Directive: Put the records below into a JSON list of strings, one string per line, and leave out any blank lines.

Records supplied:

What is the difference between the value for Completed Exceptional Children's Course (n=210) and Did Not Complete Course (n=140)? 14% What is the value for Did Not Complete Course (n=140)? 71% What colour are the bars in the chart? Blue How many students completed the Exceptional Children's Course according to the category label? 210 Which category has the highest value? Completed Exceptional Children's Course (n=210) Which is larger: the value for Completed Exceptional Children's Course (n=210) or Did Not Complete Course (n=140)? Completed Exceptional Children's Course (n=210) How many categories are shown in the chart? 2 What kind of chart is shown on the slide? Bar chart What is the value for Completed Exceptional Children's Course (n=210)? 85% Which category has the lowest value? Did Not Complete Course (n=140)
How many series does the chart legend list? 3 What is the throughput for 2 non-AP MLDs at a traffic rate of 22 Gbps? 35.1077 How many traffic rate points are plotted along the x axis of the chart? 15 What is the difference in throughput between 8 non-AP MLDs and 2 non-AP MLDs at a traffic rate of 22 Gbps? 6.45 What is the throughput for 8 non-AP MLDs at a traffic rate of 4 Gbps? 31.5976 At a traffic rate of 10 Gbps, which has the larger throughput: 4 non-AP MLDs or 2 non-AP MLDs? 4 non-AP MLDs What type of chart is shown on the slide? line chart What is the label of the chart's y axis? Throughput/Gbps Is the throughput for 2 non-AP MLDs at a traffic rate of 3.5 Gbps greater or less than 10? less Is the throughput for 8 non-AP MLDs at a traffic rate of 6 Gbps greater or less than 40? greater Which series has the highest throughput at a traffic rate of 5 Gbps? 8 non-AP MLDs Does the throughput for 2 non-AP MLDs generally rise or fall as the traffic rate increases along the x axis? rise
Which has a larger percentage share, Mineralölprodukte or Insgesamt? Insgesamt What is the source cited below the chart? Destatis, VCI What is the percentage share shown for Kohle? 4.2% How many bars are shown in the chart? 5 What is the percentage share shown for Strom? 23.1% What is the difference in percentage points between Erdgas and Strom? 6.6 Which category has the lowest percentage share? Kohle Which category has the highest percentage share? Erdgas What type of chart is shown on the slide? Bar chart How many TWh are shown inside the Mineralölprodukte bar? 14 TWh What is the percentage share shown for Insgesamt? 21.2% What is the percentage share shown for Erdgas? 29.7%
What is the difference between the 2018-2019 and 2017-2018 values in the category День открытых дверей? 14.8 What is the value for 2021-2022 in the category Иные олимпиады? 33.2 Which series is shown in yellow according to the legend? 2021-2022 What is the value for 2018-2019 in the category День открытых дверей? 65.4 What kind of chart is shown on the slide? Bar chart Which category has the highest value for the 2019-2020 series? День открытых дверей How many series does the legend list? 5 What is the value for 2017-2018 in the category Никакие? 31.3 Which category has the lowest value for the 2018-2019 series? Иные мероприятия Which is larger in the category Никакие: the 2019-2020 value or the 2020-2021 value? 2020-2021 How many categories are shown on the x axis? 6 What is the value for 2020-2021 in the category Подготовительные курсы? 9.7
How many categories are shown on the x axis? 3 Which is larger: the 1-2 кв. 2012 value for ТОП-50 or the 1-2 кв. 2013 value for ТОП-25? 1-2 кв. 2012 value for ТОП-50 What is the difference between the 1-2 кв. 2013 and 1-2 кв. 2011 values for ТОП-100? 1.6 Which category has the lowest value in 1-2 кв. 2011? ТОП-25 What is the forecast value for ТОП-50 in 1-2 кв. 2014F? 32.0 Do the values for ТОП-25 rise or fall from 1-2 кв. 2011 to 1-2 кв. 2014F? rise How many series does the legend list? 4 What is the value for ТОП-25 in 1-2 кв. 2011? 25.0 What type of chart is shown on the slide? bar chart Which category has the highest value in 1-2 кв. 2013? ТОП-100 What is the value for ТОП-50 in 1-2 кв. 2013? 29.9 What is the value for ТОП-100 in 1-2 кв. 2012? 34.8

Problem solution:
[
  "What is the difference between the value for Completed Exceptional Children's Course (n=210) and Did Not Complete Course (n=140)? 14% What is the value for Did Not Complete Course (n=140)? 71% What colour are the bars in the chart? Blue How many students completed the Exceptional Children's Course according to the category label? 210 Which category has the highest value? Completed Exceptional Children's Course (n=210) Which is larger: the value for Completed Exceptional Children's Course (n=210) or Did Not Complete Course (n=140)? Completed Exceptional Children's Course (n=210) How many categories are shown in the chart? 2 What kind of chart is shown on the slide? Bar chart What is the value for Completed Exceptional Children's Course (n=210)? 85% Which category has the lowest value? Did Not Complete Course (n=140)",
  "How many series does the chart legend list? 3 What is the throughput for 2 non-AP MLDs at a traffic rate of 22 Gbps? 35.1077 How many traffic rate points are plotted along the x axis of the chart? 15 What is the difference in throughput between 8 non-AP MLDs and 2 non-AP MLDs at a traffic rate of 22 Gbps? 6.45 What is the throughput for 8 non-AP MLDs at a traffic rate of 4 Gbps? 31.5976 At a traffic rate of 10 Gbps, which has the larger throughput: 4 non-AP MLDs or 2 non-AP MLDs? 4 non-AP MLDs What type of chart is shown on the slide? line chart What is the label of the chart's y axis? Throughput/Gbps Is the throughput for 2 non-AP MLDs at a traffic rate of 3.5 Gbps greater or less than 10? less Is the throughput for 8 non-AP MLDs at a traffic rate of 6 Gbps greater or less than 40? greater Which series has the highest throughput at a traffic rate of 5 Gbps? 8 non-AP MLDs Does the throughput for 2 non-AP MLDs generally rise or fall as the traffic rate increases along the x axis? rise",
  "Which has a larger percentage share, Mineralölprodukte or Insgesamt? Insgesamt What is the source cited below the chart? Destatis, VCI What is the percentage share shown for Kohle? 4.2% How many bars are shown in the chart? 5 What is the percentage share shown for Strom? 23.1% What is the difference in percentage points between Erdgas and Strom? 6.6 Which category has the lowest percentage share? Kohle Which category has the highest percentage share? Erdgas What type of chart is shown on the slide? Bar chart How many TWh are shown inside the Mineralölprodukte bar? 14 TWh What is the percentage share shown for Insgesamt? 21.2% What is the percentage share shown for Erdgas? 29.7%",
  "What is the difference between the 2018-2019 and 2017-2018 values in the category День открытых дверей? 14.8 What is the value for 2021-2022 in the category Иные олимпиады? 33.2 Which series is shown in yellow according to the legend? 2021-2022 What is the value for 2018-2019 in the category День открытых дверей? 65.4 What kind of chart is shown on the slide? Bar chart Which category has the highest value for the 2019-2020 series? День открытых дверей How many series does the legend list? 5 What is the value for 2017-2018 in the category Никакие? 31.3 Which category has the lowest value for the 2018-2019 series? Иные мероприятия Which is larger in the category Никакие: the 2019-2020 value or the 2020-2021 value? 2020-2021 How many categories are shown on the x axis? 6 What is the value for 2020-2021 in the category Подготовительные курсы? 9.7",
  "How many categories are shown on the x axis? 3 Which is larger: the 1-2 кв. 2012 value for ТОП-50 or the 1-2 кв. 2013 value for ТОП-25? 1-2 кв. 2012 value for ТОП-50 What is the difference between the 1-2 кв. 2013 and 1-2 кв. 2011 values for ТОП-100? 1.6 Which category has the lowest value in 1-2 кв. 2011? ТОП-25 What is the forecast value for ТОП-50 in 1-2 кв. 2014F? 32.0 Do the values for ТОП-25 rise or fall from 1-2 кв. 2011 to 1-2 кв. 2014F? rise How many series does the legend list? 4 What is the value for ТОП-25 in 1-2 кв. 2011? 25.0 What type of chart is shown on the slide? bar chart Which category has the highest value in 1-2 кв. 2013? ТОП-100 What is the value for ТОП-50 in 1-2 кв. 2013? 29.9 What is the value for ТОП-100 in 1-2 кв. 2012? 34.8"
]